Now he stared at the red lights glaring at him from one end of the panel to the other. Propulsion fuel tanks. Air reserve tanks. Structural integrity. All in the red. The fusion reactor and main engine were undamaged, apparently, but the level of hydrogen fuel left in the battered tanks was dangerously, critically low. The fusion reactor generated the ship’s electrical energy and powered the main engine. At the rate the engine was roaring along now, the tanks would be totally dry in hours.
Theo shut down the main engine. We’re going to need that aitch-two for electrical power, he thought. We can coast for the time being: Dad had us going like a bat out of Hades to get away from that murdering son of a female dog.
He began to use the cameras on the ship’s tiny maintenance robots to assess the damage to the ship’s structure.
“God, she’s falling apart,” he whispered to himself. When the attacker slagged the antennas his laser beams sliced through the hull of that section of the wheel, gutting their main propulsion fuel tanks. Penetrated to the tunnels, too, Theo saw. That’s how we lost the air in there.
Sitting in the command chair, Theo realized that Syracuse was badly damaged and heading deeper into the Belt, away from Ceres, away from any chance of help. The antennas are gone, our fuel is down to a couple of days’ worth, we’re going to lose electrical power and die.
For the first time since he’d been a baby Theo wanted to cry. He wanted to curl up into a fetal ball and let his fate overtake him. But that would mean Mom and Angie would die too.
He lifted his chin a notch. It’s up to me, he told himself. I’ve got to repair this damage. Angie can’t do it, not by herself anyways. I’ve got to get this ship back in operating condition and heading toward civilization. I’ve got to keep Mom and Angie alive.
He thought that his father would know what to do and how to do it. But Dad’s gone. There’s nobody here but me.
“It’s up to me now,” he said aloud.
ORE SHIP SYRACUSE:
LAVATORY
Angela stepped out of the shower stall vigorously rubbing a towel over her body. As she tucked it around her and wrapped a second towel over her wet hair she muttered something.
Pauline was at the sink brushing her teeth. The mirror was fogging from the steam of her daughter’s shower.
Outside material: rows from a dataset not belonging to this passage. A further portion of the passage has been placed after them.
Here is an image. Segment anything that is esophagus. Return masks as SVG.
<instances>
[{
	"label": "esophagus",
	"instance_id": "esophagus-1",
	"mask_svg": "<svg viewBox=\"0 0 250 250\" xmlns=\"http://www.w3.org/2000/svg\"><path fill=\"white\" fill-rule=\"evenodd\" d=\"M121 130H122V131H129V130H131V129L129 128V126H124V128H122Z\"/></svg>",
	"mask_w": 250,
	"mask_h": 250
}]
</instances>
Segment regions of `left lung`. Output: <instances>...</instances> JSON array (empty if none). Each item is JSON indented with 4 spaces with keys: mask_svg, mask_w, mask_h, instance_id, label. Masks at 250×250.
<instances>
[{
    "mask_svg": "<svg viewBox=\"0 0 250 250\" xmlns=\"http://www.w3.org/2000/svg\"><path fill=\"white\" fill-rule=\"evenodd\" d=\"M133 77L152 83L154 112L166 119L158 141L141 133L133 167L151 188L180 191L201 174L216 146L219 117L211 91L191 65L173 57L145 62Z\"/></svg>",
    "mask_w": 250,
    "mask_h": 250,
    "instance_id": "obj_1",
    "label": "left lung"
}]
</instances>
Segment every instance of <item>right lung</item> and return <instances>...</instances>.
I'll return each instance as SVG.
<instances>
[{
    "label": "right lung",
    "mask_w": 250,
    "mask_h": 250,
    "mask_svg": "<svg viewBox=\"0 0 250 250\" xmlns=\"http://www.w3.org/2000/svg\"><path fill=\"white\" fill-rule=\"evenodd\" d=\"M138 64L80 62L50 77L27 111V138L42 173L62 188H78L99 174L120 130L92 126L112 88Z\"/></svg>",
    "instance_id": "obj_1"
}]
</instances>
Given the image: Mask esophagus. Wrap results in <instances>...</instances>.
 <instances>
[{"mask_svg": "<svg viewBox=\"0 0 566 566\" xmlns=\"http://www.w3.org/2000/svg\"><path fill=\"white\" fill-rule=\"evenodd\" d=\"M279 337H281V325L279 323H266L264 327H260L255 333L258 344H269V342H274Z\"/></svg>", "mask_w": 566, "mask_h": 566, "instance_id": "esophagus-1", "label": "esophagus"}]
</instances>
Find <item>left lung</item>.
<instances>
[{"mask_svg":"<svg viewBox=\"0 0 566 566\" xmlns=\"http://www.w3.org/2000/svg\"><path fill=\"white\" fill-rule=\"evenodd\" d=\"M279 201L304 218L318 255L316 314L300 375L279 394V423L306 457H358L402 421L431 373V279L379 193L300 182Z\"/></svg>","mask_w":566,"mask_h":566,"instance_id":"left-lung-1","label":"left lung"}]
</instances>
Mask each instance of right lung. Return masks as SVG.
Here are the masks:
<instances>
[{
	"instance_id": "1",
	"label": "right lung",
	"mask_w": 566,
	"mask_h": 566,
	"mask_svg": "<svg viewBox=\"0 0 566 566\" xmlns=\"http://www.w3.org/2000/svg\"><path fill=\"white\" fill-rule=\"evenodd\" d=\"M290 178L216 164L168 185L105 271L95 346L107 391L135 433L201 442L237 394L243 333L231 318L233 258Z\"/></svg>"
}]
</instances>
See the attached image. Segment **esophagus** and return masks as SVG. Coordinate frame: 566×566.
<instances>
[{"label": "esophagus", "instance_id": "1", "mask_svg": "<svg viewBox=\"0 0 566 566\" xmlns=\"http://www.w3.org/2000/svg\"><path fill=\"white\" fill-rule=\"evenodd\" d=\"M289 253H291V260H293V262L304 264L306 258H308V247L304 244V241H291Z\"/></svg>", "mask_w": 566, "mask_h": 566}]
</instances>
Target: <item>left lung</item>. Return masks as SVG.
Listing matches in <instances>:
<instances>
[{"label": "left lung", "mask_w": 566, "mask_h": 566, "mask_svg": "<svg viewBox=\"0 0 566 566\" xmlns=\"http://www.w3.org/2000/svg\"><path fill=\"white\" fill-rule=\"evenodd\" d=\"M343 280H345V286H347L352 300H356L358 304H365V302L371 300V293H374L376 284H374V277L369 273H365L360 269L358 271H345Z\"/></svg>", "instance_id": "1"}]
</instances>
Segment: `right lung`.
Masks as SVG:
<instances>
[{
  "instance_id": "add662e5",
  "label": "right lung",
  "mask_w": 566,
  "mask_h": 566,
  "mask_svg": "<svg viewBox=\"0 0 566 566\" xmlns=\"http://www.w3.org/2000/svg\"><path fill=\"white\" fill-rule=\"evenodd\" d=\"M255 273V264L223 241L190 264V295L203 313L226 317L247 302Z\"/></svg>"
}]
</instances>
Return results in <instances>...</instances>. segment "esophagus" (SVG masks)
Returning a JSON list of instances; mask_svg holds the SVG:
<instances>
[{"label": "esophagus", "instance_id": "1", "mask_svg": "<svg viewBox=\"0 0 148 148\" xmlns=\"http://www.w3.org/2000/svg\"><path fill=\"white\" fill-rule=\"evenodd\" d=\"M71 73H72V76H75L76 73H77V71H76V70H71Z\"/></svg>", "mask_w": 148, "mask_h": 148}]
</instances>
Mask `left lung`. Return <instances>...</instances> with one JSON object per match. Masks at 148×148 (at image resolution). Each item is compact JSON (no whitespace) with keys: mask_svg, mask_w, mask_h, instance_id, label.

She rubbed a clear spot with a hand towel as Angela finished drying herself.
“It’s not fair,” Angela muttered again.
Pauline rinsed her mouth, then asked, “What’s not fair?”
“Theo’s got a lav all to himself while we’re bumping into each other in here.”
“Theo shared the other lav with your father when he was here,” Pauline said.
“Still, it’s not fair. He ought to—”
Pauline silenced her daughter with a stern glance. “Angela, you’ve got to stop fighting with your brother.”
“Me?” She seemed genuinely shocked. “ He’s the one who’s always calling me names, yelling that I boss him around. I’m the older one, he ought to be taking orders from me.”
“Young lady,” Pauline said, the way she always did when she was about to tell her daughter something Angela didn’t want to hear, “I will say this only once more. I want you to stop arguing with Theo. He’s had an enormous burden of responsibility dumped on his shoulders.”
“Me too!”
“Yes, I know, but Theo’s a male and he automatically assumes he’s got to take charge.”
“That’s dumb.”
“Maybe it is, but you and I will have to deal with it. Thee would welcome help from you if only you’d be pleasant about it and stop calling him names.”
“I don’t—”
“Angela, you’re the older sibling. It’s up to you to set the tone between you and your brother. I will not have you two bickering over every little thing that comes up. We’re in enough danger here, we all need to work together if we’re going to survive.”
Angela sagged back onto the edge of the sink. “Are we really in that much trouble?”